Document segment
☆ ☆ ☆ ☆ ☆ ☆ ☆
While Molex stresses innovation, that’s just the beginning. “The products we offer in each worldwide market are similar, so we need to ensure that risk analysis and design processes are equally consistent,” says Molex CIO Gary J. Matula. “We want any design team or customer to have access to the same knowledge base, and see the same design and risk documentation, whether they’re reading in English or Chinese.”
Toward that end, Molex tapped Dyadem to create custom templates—reproduced in multiple languages—for design and manufacturing processes. The result for Molex is a library of templates for any process, presented in the language of choice, Matula says.
That library now allows Molex to further leverage group knowledge and expertise.
“As our development groups become more globalized, our designs can be started in one country and finished in another,” Matula says. “It’s about building on the experience of our global engineering team.”
Such efforts to enforce uniformity throughout design and manufacturing across the organization are also about improving quality—a competitive differentiator. Yet it remains a difficult obstacle to tackle.
“High quality relies directly on making a product in conformance to design specifications, which is directly linked to product design and engineering, manufacturing engineering, assembly, test, and customer management,” says Simon Jacobson, a senior analyst with Boston AMR Research . “Despite this, many manufacturers continue to treat manufacturing quality apart from their core business processes, making it difficult to achieve real-time visibility into manufacturing costs and product performance actuals.”
“The biggest flaw with looking at quality from a PLM perspective is it focuses on the manufacturing stage—but manufacturing is too late in the game.”
—Kevin North, CEO, Dyadem
Kevin North, president and CEO of Dyadem, points out that while the cost of poor quality can be as much as 15 percent to 30 percent of revenues for a global manufacturer, the quality processes around getting a product to market have never been fully addressed in product life-cycle management (PLM). In highly competitive industries and global supply chains, it is imperative to address quality from the design stage forward, he says.
☆ ☆ ☆ ☆ ☆ ☆ ☆
Listed records
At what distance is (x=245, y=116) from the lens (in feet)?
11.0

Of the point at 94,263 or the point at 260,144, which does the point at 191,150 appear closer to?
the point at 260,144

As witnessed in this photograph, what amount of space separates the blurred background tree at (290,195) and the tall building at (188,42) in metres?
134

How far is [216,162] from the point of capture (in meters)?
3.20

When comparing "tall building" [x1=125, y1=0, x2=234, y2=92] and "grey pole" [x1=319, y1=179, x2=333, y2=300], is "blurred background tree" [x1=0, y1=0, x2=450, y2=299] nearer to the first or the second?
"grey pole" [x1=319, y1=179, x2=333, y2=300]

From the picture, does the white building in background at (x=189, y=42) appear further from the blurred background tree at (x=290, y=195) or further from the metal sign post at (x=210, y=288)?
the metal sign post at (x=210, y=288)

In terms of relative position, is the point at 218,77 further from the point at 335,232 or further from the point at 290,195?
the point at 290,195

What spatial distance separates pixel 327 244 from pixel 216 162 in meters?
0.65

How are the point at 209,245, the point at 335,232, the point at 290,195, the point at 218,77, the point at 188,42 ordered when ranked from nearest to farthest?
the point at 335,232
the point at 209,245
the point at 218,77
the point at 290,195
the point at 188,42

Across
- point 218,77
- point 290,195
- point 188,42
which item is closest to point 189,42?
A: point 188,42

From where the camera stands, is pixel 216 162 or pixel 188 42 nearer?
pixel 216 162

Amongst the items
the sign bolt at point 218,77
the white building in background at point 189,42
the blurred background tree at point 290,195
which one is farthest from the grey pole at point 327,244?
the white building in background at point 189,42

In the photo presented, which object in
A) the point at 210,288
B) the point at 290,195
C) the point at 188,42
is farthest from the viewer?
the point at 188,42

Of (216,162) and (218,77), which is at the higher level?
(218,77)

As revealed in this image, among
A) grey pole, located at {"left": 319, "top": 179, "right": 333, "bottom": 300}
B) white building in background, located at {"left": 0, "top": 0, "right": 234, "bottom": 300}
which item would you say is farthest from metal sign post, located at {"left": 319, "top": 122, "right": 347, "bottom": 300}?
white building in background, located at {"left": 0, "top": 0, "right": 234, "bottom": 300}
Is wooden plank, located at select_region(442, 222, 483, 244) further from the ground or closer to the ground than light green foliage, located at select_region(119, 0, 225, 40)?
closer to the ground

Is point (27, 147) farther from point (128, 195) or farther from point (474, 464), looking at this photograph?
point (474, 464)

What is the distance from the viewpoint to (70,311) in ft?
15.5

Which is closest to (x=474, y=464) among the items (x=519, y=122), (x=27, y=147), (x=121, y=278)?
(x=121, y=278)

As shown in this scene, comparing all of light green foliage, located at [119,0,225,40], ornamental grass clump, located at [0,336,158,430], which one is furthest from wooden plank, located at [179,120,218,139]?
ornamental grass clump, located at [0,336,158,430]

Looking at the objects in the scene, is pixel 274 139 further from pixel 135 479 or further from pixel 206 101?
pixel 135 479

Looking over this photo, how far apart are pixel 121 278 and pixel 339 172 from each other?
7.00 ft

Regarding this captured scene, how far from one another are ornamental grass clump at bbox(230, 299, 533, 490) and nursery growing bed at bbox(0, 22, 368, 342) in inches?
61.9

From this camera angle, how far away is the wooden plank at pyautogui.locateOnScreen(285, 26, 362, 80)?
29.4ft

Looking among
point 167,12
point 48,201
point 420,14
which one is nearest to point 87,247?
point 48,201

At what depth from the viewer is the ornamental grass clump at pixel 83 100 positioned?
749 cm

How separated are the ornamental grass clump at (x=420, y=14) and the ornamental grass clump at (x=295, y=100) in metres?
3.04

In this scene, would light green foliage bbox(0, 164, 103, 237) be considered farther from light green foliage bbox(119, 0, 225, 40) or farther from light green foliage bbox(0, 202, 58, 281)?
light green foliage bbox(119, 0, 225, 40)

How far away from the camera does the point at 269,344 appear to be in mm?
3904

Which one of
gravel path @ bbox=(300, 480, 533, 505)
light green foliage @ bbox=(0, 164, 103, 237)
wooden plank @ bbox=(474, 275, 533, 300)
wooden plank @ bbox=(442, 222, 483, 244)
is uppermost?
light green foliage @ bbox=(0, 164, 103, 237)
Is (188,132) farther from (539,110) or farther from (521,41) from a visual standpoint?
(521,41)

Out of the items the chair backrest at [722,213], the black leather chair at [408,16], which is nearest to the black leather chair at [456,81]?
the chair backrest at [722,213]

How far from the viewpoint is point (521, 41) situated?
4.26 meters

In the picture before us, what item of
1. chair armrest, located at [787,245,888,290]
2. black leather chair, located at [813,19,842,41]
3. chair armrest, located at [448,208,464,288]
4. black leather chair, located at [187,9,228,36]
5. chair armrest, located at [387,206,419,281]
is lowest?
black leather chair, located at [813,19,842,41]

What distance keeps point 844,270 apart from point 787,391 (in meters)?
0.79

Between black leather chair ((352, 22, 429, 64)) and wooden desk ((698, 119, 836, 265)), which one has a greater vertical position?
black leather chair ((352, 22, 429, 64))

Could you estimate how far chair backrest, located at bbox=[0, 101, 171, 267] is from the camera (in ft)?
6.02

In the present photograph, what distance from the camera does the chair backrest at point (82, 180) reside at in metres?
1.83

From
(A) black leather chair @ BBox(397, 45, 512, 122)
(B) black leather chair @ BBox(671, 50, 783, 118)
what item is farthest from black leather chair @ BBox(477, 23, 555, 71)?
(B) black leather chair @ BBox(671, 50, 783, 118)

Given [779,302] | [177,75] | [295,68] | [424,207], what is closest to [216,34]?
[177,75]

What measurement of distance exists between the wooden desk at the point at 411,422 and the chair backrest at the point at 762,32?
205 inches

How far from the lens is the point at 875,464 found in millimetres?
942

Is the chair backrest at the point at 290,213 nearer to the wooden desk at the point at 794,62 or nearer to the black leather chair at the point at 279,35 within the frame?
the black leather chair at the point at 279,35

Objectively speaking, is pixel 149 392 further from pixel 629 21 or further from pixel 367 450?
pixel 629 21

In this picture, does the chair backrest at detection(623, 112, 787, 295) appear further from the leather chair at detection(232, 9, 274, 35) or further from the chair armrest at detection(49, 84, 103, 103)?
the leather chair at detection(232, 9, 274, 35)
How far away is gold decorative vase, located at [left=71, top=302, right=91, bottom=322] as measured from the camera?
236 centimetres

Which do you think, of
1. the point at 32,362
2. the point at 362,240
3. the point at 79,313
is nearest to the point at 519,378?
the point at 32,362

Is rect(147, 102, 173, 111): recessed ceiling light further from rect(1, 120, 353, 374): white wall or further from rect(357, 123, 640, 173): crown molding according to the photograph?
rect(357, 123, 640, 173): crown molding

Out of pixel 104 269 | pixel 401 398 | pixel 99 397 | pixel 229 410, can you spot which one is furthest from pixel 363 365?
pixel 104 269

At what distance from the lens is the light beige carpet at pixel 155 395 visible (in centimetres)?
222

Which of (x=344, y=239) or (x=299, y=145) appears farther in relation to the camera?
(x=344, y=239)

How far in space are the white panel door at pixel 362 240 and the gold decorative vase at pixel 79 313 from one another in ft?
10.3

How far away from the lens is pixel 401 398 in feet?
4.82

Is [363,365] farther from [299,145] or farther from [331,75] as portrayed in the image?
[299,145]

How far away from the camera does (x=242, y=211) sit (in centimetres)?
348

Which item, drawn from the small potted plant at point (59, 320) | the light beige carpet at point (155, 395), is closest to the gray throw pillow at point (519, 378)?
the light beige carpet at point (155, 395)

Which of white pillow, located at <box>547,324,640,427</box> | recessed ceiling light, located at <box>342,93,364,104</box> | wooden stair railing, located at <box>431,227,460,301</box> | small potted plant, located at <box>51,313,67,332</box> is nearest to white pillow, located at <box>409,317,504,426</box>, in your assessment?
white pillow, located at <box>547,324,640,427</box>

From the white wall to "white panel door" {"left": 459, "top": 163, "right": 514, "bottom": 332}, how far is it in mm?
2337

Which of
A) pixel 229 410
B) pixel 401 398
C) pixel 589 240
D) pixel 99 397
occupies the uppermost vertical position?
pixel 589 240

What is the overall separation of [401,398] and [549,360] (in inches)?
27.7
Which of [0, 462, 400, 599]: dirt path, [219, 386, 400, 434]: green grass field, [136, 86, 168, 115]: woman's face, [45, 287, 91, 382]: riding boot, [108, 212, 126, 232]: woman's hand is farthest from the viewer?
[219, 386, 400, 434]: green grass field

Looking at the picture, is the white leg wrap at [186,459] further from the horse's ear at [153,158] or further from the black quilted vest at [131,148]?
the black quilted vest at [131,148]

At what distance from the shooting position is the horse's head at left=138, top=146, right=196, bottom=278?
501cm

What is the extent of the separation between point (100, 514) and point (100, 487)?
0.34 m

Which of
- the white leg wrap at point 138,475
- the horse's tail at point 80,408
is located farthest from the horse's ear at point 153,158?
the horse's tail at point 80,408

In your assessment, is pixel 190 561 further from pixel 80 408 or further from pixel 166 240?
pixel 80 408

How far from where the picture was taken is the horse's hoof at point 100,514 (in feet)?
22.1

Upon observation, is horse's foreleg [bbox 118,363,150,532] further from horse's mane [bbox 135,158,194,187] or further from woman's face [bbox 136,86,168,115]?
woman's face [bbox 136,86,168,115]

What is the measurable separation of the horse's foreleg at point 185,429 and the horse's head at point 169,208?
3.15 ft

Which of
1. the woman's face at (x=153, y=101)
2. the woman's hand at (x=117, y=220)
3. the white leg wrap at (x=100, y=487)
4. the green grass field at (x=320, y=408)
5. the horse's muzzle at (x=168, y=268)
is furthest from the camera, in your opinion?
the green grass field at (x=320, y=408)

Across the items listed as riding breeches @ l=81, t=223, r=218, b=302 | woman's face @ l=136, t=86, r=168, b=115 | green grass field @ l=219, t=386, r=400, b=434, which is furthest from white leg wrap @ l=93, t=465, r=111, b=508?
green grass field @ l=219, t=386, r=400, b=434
☆ ☆ ☆ ☆ ☆ ☆ ☆
Written instruction
Continue the article on Molex's global design-quality efforts from the point where it stops.

Final answer
“The biggest flaw with looking at quality from a PLM perspective is it focuses on the manufacturing stage—but manufacturing is too late in the game,” North says. “Taking that approach forces manufacturers to adopt a ‘find-and-fix’ mentality that is slow and [expensive] because flaws are caught late in the product life cycle, where it’s costly to resolve.”
Last summer, Dyadem introduced its Stature enterprise quality life-cycle management solution to reduce the cost of poor quality and proactively improve design, manufacture, and delivery of high-value products and processes.
Fundamentally, Stature focuses on a product’s “bill of compliance” to establish a common vocabulary for requirements, functions, and failures. The solution holds appeal for Matula, who thinks implementing Stature is the next step in building a shared and secure global knowledge database that will improve product development at Molex.
“Even with FMEA-Pro 7, our global growth model requires a system that works as a true database,” says Matula. “Securing our multinational pool of intellectual capital can be cumbersome. We intend to integrate Stature with our PLM system—and the rest of our product data—to create a seamless knowledge base for our users and design teams.”